Stated exercise
Lay out every line of the records below as a Markdown table with the columns Row and Text, numbering each row and skipping blank lines.

━━━ Data to process

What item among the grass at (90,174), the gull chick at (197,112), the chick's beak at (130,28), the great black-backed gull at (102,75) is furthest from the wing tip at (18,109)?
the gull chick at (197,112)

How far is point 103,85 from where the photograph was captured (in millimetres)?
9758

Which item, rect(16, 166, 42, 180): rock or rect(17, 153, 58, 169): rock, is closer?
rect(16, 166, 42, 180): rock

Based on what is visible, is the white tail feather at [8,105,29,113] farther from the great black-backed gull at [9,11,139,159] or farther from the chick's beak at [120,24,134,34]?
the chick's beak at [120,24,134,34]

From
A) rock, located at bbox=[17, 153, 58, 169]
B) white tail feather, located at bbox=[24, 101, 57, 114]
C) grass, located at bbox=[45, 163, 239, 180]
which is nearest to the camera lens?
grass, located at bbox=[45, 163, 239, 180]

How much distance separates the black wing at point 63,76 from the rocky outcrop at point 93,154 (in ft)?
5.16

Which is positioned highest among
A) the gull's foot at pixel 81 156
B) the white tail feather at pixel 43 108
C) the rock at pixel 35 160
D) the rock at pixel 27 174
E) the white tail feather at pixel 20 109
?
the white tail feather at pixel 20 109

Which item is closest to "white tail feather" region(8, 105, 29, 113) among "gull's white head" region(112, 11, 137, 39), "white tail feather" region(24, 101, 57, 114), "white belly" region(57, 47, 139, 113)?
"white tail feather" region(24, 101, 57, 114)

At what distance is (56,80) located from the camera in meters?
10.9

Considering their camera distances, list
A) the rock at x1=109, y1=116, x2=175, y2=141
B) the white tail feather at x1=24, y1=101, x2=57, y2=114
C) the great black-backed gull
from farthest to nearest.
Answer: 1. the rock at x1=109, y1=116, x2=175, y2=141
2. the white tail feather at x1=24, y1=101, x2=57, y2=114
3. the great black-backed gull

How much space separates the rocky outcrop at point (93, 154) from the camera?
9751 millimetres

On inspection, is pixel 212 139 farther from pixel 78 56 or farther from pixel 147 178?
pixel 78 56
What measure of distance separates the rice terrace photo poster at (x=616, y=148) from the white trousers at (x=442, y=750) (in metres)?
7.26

━━━━━━

Complete answer
| Row | Text |
|---|---|
| 1 | What item among the grass at (90,174), the gull chick at (197,112), the chick's beak at (130,28), the great black-backed gull at (102,75) is furthest from the wing tip at (18,109)? |
| 2 | the gull chick at (197,112) |
| 3 | How far is point 103,85 from where the photograph was captured (in millimetres)? |
| 4 | 9758 |
| 5 | Which item, rect(16, 166, 42, 180): rock or rect(17, 153, 58, 169): rock, is closer? |
| 6 | rect(16, 166, 42, 180): rock |
| 7 | Based on what is visible, is the white tail feather at [8,105,29,113] farther from the great black-backed gull at [9,11,139,159] or farther from the chick's beak at [120,24,134,34]? |
| 8 | the chick's beak at [120,24,134,34] |
| 9 | From |
| 10 | A) rock, located at bbox=[17, 153, 58, 169] |
| 11 | B) white tail feather, located at bbox=[24, 101, 57, 114] |
| 12 | C) grass, located at bbox=[45, 163, 239, 180] |
| 13 | which is nearest to the camera lens? |
| 14 | grass, located at bbox=[45, 163, 239, 180] |
| 15 | How much distance separates the black wing at point 63,76 from the rocky outcrop at point 93,154 (in ft)? |
| 16 | 5.16 |
| 17 | Which is positioned highest among |
| 18 | A) the gull's foot at pixel 81 156 |
| 19 | B) the white tail feather at pixel 43 108 |
| 20 | C) the rock at pixel 35 160 |
| 21 | D) the rock at pixel 27 174 |
| 22 | E) the white tail feather at pixel 20 109 |
| 23 | ? |
| 24 | the white tail feather at pixel 20 109 |
| 25 | Which item is closest to "white tail feather" region(8, 105, 29, 113) among "gull's white head" region(112, 11, 137, 39), "white tail feather" region(24, 101, 57, 114), "white belly" region(57, 47, 139, 113)? |
| 26 | "white tail feather" region(24, 101, 57, 114) |
| 27 | At what distance is (56,80) located from the camera in meters? |
| 28 | 10.9 |
| 29 | Considering their camera distances, list |
| 30 | A) the rock at x1=109, y1=116, x2=175, y2=141 |
| 31 | B) the white tail feather at x1=24, y1=101, x2=57, y2=114 |
| 32 | C) the great black-backed gull |
| 33 | from farthest to nearest. |
| 34 | Answer: 1. the rock at x1=109, y1=116, x2=175, y2=141 |
| 35 | 2. the white tail feather at x1=24, y1=101, x2=57, y2=114 |
| 36 | 3. the great black-backed gull |
| 37 | How much space separates the rocky outcrop at point (93, 154) from the camera? |
| 38 | 9751 millimetres |
| 39 | On inspection, is pixel 212 139 farther from pixel 78 56 or farther from pixel 147 178? |
| 40 | pixel 78 56 |
| 41 | What measure of distance separates the rice terrace photo poster at (x=616, y=148) from the white trousers at (x=442, y=750) (in metres)? |
| 42 | 7.26 |